• What is asked: Pull out each line of the records below that contains the string "this". Case matters.

• Given records:
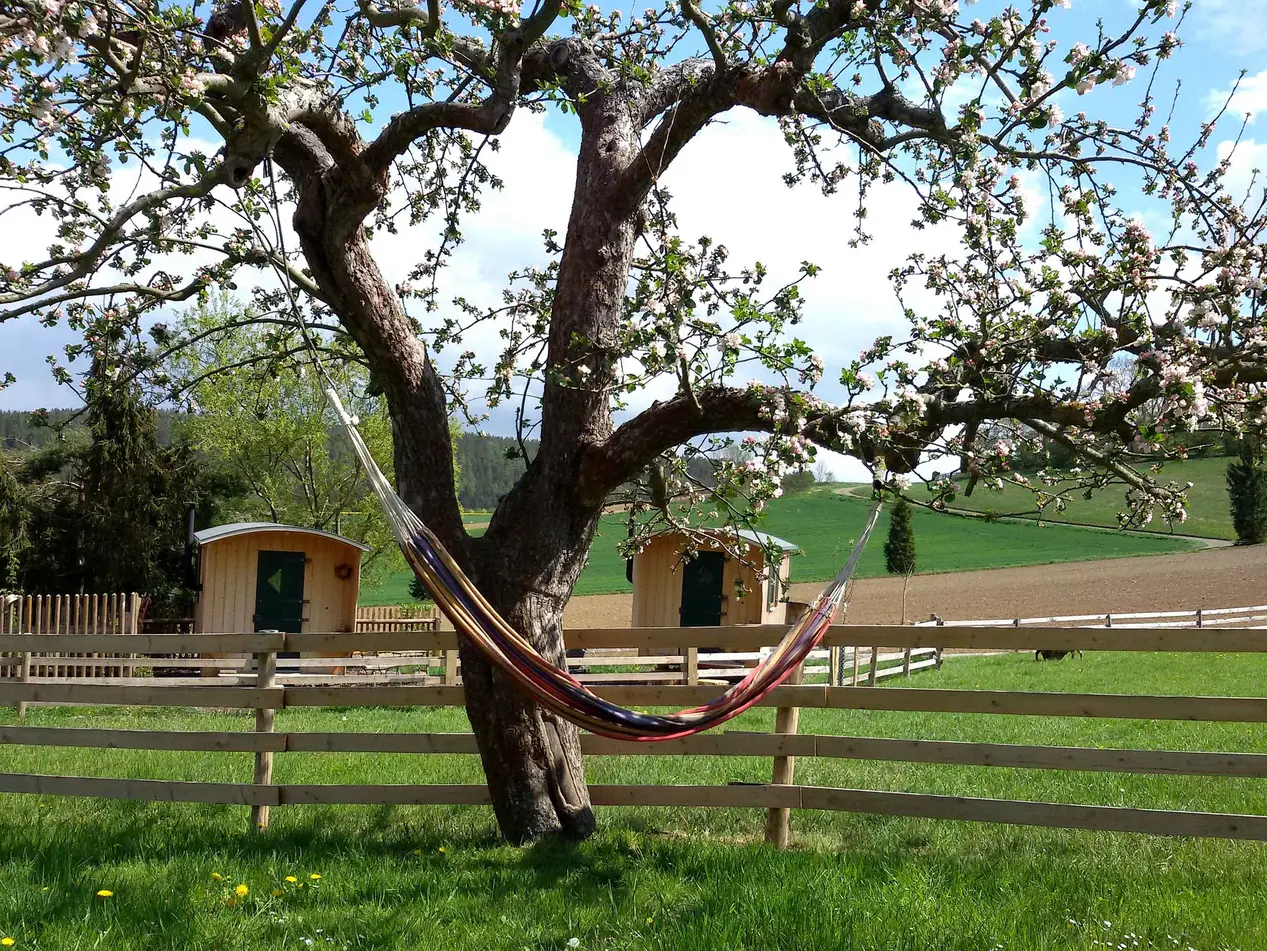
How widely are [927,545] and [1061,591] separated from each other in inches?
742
--
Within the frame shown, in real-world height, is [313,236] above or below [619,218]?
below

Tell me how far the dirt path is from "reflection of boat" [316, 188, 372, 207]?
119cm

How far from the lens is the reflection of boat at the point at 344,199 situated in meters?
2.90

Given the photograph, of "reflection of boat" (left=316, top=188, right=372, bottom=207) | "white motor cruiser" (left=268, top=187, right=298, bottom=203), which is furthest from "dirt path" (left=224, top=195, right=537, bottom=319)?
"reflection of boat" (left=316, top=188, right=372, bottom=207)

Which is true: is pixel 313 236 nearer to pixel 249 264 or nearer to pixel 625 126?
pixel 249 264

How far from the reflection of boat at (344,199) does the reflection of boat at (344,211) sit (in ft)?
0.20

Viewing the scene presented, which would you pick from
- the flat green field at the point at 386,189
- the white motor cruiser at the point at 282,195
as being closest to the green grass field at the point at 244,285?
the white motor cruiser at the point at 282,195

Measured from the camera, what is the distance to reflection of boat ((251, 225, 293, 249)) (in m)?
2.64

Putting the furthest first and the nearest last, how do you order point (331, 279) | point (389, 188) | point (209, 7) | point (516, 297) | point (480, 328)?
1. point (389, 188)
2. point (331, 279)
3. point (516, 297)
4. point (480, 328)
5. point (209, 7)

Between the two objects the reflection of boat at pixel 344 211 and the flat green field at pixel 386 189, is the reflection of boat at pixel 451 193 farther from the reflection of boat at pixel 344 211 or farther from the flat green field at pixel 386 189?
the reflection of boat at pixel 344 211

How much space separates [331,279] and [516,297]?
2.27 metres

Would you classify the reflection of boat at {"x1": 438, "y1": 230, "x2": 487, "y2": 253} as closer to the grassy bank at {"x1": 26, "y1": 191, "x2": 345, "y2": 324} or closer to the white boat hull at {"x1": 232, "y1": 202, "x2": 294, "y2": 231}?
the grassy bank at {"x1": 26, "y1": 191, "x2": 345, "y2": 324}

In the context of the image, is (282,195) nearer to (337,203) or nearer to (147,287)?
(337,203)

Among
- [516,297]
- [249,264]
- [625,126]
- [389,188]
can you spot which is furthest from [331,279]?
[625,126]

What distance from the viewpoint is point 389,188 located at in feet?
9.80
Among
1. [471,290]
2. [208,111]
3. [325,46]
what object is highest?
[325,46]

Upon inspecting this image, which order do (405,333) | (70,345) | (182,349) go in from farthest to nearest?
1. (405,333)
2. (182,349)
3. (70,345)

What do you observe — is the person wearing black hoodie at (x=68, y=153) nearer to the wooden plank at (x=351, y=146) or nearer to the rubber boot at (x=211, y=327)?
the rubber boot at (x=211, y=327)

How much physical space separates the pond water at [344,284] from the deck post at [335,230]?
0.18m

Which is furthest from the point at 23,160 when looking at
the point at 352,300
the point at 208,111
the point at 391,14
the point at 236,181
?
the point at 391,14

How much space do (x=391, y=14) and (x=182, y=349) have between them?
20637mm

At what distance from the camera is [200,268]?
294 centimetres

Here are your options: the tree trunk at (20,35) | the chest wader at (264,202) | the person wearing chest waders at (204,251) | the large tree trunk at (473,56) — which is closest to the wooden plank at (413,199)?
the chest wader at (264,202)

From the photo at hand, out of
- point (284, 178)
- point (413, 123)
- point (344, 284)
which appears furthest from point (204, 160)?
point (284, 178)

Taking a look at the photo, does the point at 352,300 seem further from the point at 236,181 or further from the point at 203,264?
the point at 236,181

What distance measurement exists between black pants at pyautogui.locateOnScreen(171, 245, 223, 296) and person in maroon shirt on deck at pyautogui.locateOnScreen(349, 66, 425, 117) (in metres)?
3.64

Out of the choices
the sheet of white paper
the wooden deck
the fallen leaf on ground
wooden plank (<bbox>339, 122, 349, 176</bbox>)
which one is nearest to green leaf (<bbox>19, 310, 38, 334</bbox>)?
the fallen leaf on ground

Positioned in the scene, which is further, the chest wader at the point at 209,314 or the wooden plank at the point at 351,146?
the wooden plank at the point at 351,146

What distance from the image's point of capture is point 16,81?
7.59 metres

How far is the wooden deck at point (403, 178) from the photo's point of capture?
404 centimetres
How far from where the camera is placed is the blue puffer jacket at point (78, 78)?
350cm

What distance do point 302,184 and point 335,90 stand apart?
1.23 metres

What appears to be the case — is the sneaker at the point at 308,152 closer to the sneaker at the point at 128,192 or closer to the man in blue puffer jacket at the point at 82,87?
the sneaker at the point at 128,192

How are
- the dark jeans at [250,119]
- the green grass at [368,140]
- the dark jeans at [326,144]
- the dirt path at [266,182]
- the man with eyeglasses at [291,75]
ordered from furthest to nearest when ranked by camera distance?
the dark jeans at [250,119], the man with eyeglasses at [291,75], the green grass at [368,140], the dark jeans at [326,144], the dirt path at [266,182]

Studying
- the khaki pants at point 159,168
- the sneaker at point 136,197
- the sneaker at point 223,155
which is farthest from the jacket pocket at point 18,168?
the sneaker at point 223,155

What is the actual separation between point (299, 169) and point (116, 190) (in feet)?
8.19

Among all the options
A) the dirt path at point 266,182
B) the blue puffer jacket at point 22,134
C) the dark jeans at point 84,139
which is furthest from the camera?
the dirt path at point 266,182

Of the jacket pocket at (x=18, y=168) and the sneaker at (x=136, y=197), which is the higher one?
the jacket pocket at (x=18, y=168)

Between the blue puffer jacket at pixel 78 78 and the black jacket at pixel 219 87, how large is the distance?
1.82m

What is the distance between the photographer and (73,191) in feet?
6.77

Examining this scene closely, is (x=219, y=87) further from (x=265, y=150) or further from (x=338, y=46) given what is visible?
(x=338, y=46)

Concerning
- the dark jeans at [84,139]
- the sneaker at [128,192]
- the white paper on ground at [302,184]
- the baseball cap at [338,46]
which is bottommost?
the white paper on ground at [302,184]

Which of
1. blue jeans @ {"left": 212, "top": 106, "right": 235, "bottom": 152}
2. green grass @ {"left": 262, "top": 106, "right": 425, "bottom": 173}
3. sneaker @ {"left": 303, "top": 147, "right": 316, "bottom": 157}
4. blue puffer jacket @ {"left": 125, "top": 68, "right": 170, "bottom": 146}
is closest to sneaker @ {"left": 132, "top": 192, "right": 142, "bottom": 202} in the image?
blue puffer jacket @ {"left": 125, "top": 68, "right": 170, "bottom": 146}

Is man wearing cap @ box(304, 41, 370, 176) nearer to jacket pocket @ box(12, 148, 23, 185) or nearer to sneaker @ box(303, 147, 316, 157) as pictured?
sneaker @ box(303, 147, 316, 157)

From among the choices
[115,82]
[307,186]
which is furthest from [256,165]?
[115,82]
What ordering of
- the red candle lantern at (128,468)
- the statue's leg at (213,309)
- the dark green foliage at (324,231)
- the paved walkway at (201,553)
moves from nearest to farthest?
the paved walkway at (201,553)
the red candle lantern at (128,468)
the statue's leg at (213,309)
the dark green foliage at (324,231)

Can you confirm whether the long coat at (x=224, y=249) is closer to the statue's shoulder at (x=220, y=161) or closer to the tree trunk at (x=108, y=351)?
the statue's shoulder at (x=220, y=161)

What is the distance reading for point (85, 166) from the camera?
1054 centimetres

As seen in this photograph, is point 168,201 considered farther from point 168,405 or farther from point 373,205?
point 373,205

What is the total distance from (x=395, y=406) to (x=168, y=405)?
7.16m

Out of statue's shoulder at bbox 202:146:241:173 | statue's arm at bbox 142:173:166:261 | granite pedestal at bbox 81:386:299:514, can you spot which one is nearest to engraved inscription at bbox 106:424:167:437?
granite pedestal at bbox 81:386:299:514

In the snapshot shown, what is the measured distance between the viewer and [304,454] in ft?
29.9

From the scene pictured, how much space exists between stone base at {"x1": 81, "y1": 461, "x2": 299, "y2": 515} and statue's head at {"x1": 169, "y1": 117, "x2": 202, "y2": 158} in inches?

• Response to the task:
Upon inspecting this image, which order do (405,333) | (70,345) | (182,349) go in from farthest to nearest?
Examining this scene closely, is (x=219, y=87) further from (x=265, y=150) or further from (x=338, y=46) given what is visible?
As seen in this photograph, is point 168,201 considered farther from point 168,405 or farther from point 373,205?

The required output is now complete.